Concerns about a possible 50c per liter will increase diesel prices by 2030
The price of a liter of diesel could rise by as much as 50 cents by 2030 if the EU plans to use international carbon markets to continue pricing.
This is the conclusion of the Cambridge New Thinking in Business Trust. The Trust, which was originally founded by economist and environmental activist Terry Barker, has warned that “the potential exists to leave low-income households” stranded “due to the high up-front costs of heavily taxed fossil fuel technologies as well as low-carbon alternatives or energy renovations other barriers to use such as B. the lack of incentives for landlords to invest in these technologies. “
According to the study, diesel price increases of 50 cc per liter and a doubling of household heating costs could be seen in 2030 if the EU relies only on carbon markets to achieve emissions reductions in road transport and in private households. Under such a plan, the EU carbon price would reach an estimated EUR 180 per tonne by 2030.
Low carbon economy
While higher fossil fuel prices are likely to be inevitable in the coming years, both as a result of the transition to a low-carbon economy and as some sort of means to further encourage that move, such a sharp rise in prices could devastate Irish families.
“The AA has seen steady increases in gasoline and diesel prices since the pandemic began, due to a combination of the end of the temporary VAT cut earlier this year and the steady rise in crude oil prices,” said Paddy Comyn, Ireland’s chief communications officer.

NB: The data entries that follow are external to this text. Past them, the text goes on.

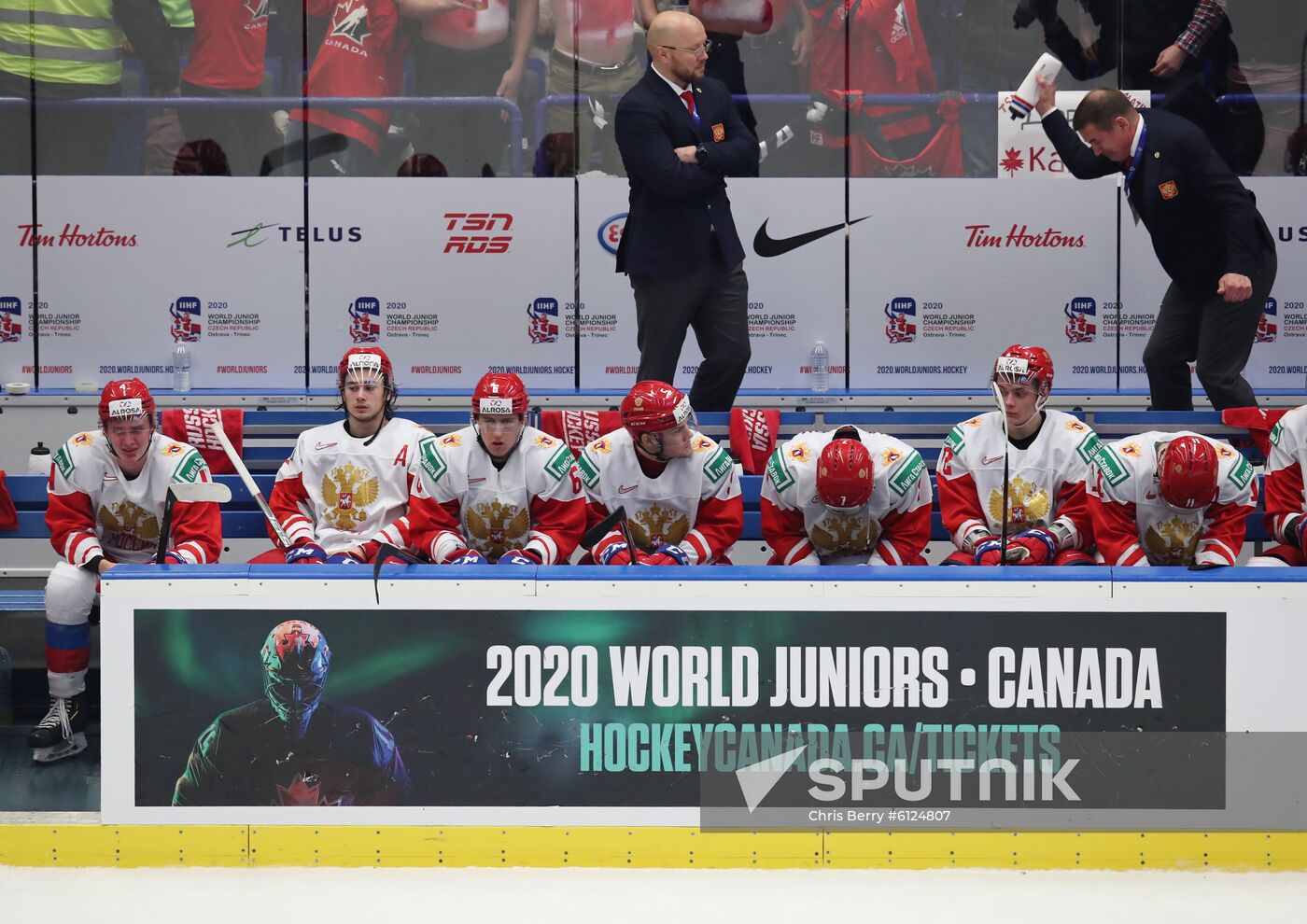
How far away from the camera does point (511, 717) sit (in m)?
3.94

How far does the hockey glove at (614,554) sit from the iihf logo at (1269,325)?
4141mm

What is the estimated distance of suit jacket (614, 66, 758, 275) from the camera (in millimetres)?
5941

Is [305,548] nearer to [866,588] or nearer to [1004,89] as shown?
[866,588]

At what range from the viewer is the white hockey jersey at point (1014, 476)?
5.16m

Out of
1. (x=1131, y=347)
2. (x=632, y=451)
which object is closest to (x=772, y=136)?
(x=1131, y=347)

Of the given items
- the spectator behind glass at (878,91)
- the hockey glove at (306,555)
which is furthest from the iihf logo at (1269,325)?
the hockey glove at (306,555)

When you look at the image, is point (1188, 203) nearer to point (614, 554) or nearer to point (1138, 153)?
point (1138, 153)

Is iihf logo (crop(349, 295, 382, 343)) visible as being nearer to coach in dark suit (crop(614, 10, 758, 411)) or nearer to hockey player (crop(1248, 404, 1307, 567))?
coach in dark suit (crop(614, 10, 758, 411))

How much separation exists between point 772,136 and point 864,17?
71 cm

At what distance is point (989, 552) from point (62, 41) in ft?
16.9

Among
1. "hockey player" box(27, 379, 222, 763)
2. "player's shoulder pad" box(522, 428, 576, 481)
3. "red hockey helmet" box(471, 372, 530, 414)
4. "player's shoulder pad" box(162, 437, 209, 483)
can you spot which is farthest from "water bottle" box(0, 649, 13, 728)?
"player's shoulder pad" box(522, 428, 576, 481)

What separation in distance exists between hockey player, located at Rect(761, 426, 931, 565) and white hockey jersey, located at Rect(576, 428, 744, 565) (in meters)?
0.13

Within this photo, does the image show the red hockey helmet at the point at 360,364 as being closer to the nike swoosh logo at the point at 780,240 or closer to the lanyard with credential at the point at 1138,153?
the nike swoosh logo at the point at 780,240

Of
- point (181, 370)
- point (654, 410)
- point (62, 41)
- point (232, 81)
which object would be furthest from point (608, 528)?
point (62, 41)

“The global average price for diesel is 85 cents per liter, and in Ireland it’s 136 cents per liter, which is 60 percent more, which is almost all due to taxes. Any further increase, especially to the level we are talking about here, would be devastating for the typical Irish motorist.
“We have to remember that in 2008 Irish motorists were effectively taxed by the then government for choosing diesel cars. The latest data we had on the Irish national fleet showed that there were almost 2.2 million cars on Irish roads and 54 percent of them have diesel engines.
“Taxed by the Street”
“Ten years ago, 71 percent of new car sales in Ireland were diesel. At a major Irish used car location today, 56 percent of the 36,000 used cars for sale are powered by diesel engines. There are many motorists out there who are already paying some of the most criminal taxes to operate a car and now face the prospect of being taxed off the road as a result. This would only help to increase the cost of living for people across Ireland who depend on their ordinary, humble cars. For example, the cost of refueling a standard Volkswagen Golf diesel with a 50 liter fuel tank would increase from 68 euros to 93 euros. ”
The consequences would not only be that refueling a family car would be far more expensive, according to the Trust – there would also be problems at home as it negatively affects the cost of heating the house. “Such costs have a significant impact on poorer households. both because they spend more of their income on heating and because the reduction in demand for these households is more likely to lead to underheating and the resulting adverse social and health consequences. “
The Trust says that such impacts could potentially be avoided by combining CO2 limits with a “recycling” of tax revenues from more expensive fossil fuel products, such as car parks. B. Greater incentives and support for the switch to electric vehicles or renewable heating products for domestic use. “When the revenues from the Emission Trading System (ETS) are recycled, the direction of the impact changes. because the higher cost of carbon emissions is offset by revenue used for tax cuts and other supportive measures, meaning that revenue ultimately ends up back with consumers, who can spend it on goods and services across the economy.
“The ‘rebound’ effect in consumer spending and ultimately GDP also puts upward pressure on the ETS price as higher economic activity is forced to use a fixed emission cap in both existing ETS sectors and current non-ETS sectors. Sectors are struggling, “he told the Cambridge report.
Sofie Defour, climate manager at environmental think tank Transport & Environment (T&E), said: “This study shows how stupid it would be to rely solely on carbon markets to clean up traffic. Carbon pricing does play a role, but this mainly supports more effective measures like auto emissions standards, and certainly not at these price levels. The EU Green Deal can set an example to the world of how a quick and equitable transition can be achieved, but only if the right tools are used. “
Raising national climate targets, which would force governments to phase out fossil fuel company cars, invest in clean modes of transport like rail, and take other measures, is a much more effective and fairer way to meet the 2030 climate targets according to the study. The EU could increase the disposable income in society and the economy by 2% (GDP) if it relied more on national climate targets to meet its 2030 targets.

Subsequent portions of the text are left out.